The most common site of recurrence for papillary thyroid carcinoma is in lymph nodes of the neck. Recurrence is most commonly detected by clinical or ultrasound examination. The primary therapy is surgical removal of the affected node with consideration of a more extensive lymph node dissection on the side of recurrence if not previously performed. Four to six weeks following surgical removal of the recurrence and cessation of thyroid hormone therapy, a total-body radioactive iodine scan is performed to determine whether additional radioactive iodine therapy might be beneficial.

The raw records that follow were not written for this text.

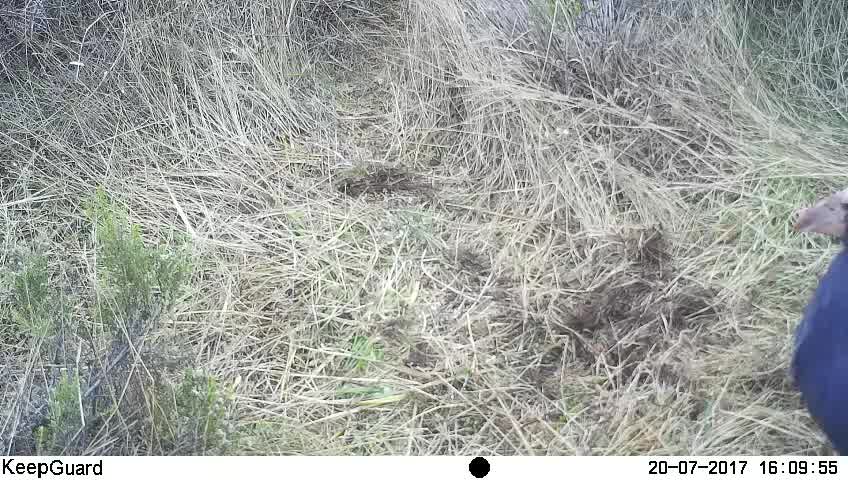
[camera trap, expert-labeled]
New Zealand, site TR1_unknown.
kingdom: Animalia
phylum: Chordata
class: Aves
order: Gruiformes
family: Rallidae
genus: Porphyrio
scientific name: Porphyrio mantelli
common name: takahe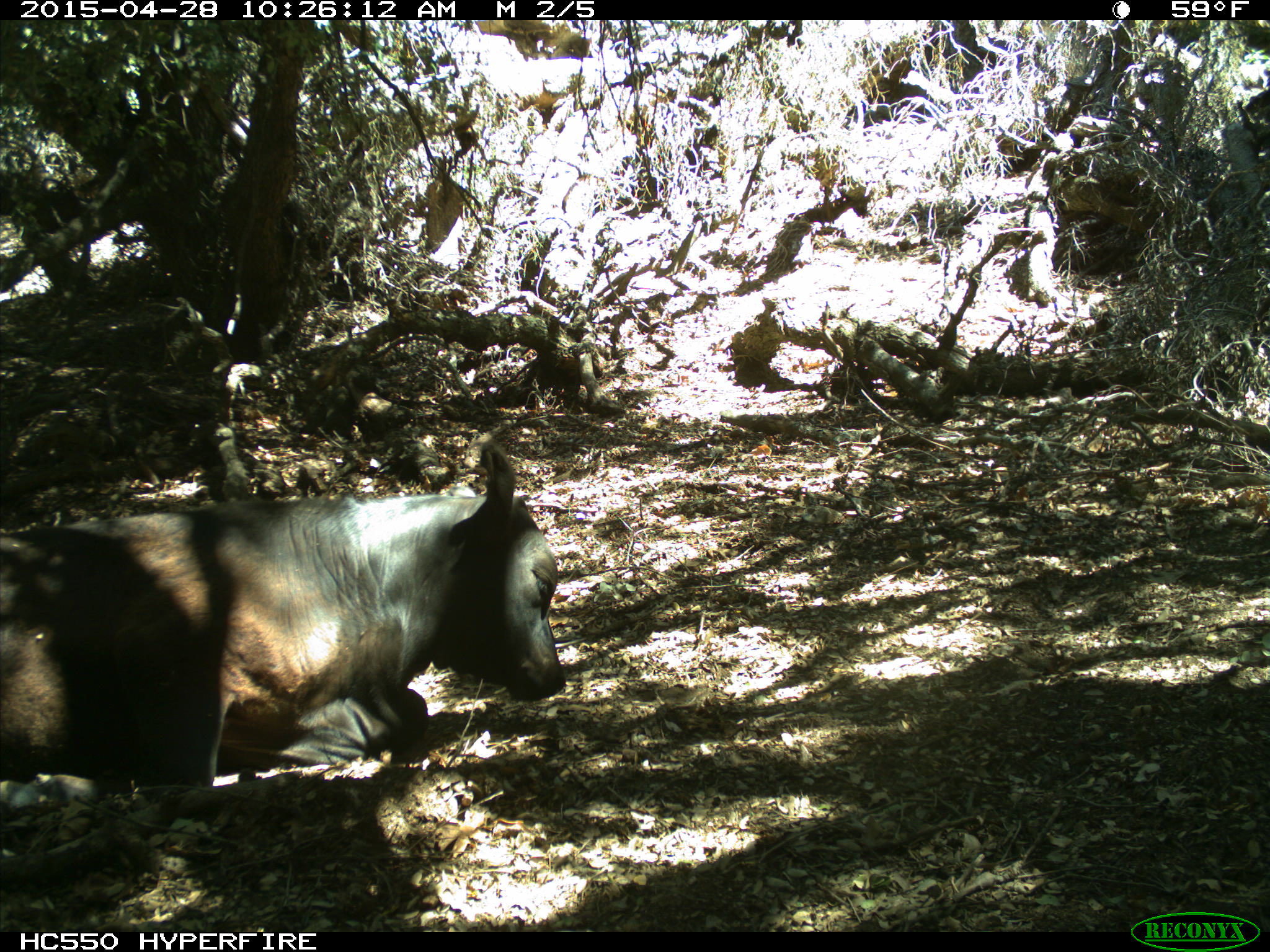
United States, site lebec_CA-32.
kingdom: Animalia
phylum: Chordata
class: Mammalia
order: Artiodactyla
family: Bovidae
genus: Bos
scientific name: Bos taurus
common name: domestic cow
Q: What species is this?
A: Bos taurus (domestic cow).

Management of recurrent disease in which there is invasion of soft tissue, larynx, trachea, esophagus, or other structures in the neck or upper mediastinum must be individualized. A wide variety of techniques have been developed to remove and reconstruct or replace parts of the trachea, larynx, or esophagus and are routinely employed at our institution.110–116 A discussion of the indication and use of these techniques is beyond the scope of this review. In patients with extension of tumor into neck structures, external-beam radiation is considered in addition to radioactive iodine therapy.21,127

Chemotherapy is considered in patients with a large papillary thyroid carcinoma following primary thyroidectomy, aggressive tumor that cannot be removed by surgical excision, or metastatic tumor that is disseminated and does not take up radioactive iodine.5,128


A wealth of knowledge regarding the molecular causation of thyroid carcinoma has been accumulated over the past five years. This information has already had a significant impact on the management of some forms of thyroid carcinoma. The challenge during the next 10 years will be to incorporate newly acquired information into diagnostic and therapeutic approaches to thyroid carcinoma and to coordinate use of this information with time-tested approaches to further decrease morbidity and mortality from thyroid carcinoma.